The central research questions are: a) Are the inflammatory markers C-reactive protein (CRP) and interleukin 6 (IL-6) associated with an increased risk of depression in individuals with type 2 diabetes? b) Are individuals with type 2 diabetes and elevated CRP or IL-6 markers and depressive symptoms at higher risk for poor diabetes control and cardiovascular diabetes complications?
Funding: Canadian Diabetes Association, 2016 -
Depression, anxiety, systemic inflammation and risk of type 2 diabetes study
The aim of this study is to evaluate the interaction between depression, anxiety, systemic inflammation and type 2 diabetes incidence.
The three main objectives are a) to identify the association between depression/anxiety symptoms and systemic inflammation while controlling for other diabetes risk factors;
b) to evaluate potential interactions between depression/anxiety, systemic inflammation and lifestyle related behaviors and their association with type 2 diabetes incidence while controlling for other
diabetes risk factors; and c) to identify the role of recurrent depression on the association between systemic inflammation and type 2 diabetes incidence.
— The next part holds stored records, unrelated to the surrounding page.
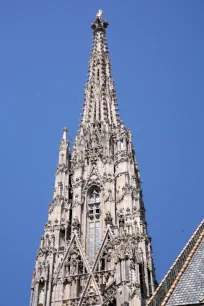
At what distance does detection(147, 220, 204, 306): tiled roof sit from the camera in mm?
19297

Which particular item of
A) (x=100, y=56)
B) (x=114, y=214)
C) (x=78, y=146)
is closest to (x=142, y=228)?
(x=114, y=214)

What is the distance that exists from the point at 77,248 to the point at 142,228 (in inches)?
160

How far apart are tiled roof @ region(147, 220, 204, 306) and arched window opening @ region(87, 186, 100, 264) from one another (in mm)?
9568

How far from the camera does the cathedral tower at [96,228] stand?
Answer: 28875 millimetres

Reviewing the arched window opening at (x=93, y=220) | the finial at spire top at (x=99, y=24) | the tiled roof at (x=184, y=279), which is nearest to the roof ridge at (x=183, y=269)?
the tiled roof at (x=184, y=279)

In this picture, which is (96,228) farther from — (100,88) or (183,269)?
(100,88)

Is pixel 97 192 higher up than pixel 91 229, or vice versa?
pixel 97 192

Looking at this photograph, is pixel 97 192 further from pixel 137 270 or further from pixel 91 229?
pixel 137 270

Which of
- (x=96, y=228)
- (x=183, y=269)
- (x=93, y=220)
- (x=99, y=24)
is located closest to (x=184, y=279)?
(x=183, y=269)

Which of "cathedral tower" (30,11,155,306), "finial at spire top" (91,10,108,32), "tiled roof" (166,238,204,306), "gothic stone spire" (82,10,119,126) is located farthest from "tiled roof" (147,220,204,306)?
"finial at spire top" (91,10,108,32)

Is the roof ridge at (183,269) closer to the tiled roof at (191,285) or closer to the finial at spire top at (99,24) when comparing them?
the tiled roof at (191,285)

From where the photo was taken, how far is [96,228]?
3334 cm

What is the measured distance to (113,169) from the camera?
3653 centimetres

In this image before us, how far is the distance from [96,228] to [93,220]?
754 millimetres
Funding: Healthy Minds Canada/Pfizer Canada and CIHR, 2016 -
Past funded projects
Diabetes neighborhood and mental health study
The aim of this study is to provide a better understanding of the complex relationship between neighborhood environment, physical activity, diet, depression, disability and quality of life in people with diabetes. We are interested in both, geographic neighborhood information and perceived neighborhood characteristics.
Funding: Canadian Diabetes Association, 2010-2013
Neighbourhood characteristics, chronic conditions and mental health
This project aims to identify the effect of neighbourhood characteristics on depression in peole with and without chronic conditions and to test potential pathways linking the neighbourhood environment to depression. The researchers will use data from participants of a large Canadian health survey followed-up for 16 years. The project is done in collaboration with researchers from the geography department of University of Montreal.
Funding: CIHR, 2011-2013
Depression and obesity
The team was interested in the longitudinal association between depression and obesity in the community. Using data from the longitudinal Canadian National Population Health Survey (NPHS), we evaluated the temporal change in prevalence of obesity–depression comorbidity and the longitudinal association from obesity to depression.
Funding: CIHR, 2007-2010
Psychiatric disorders and chronic conditions
The aim of the project was to study the association between mental disorders, chronic somatic conditions, and reduced functioning/disability in a representative Canadian community sample. Using data from the Canadian Community and Health Survey, the team compared the prevalence of functional disability in individuals with chronic medical conditions and comorbid mental disorders in comparison to individuals with either chronic medical conditions or mental disorders alone.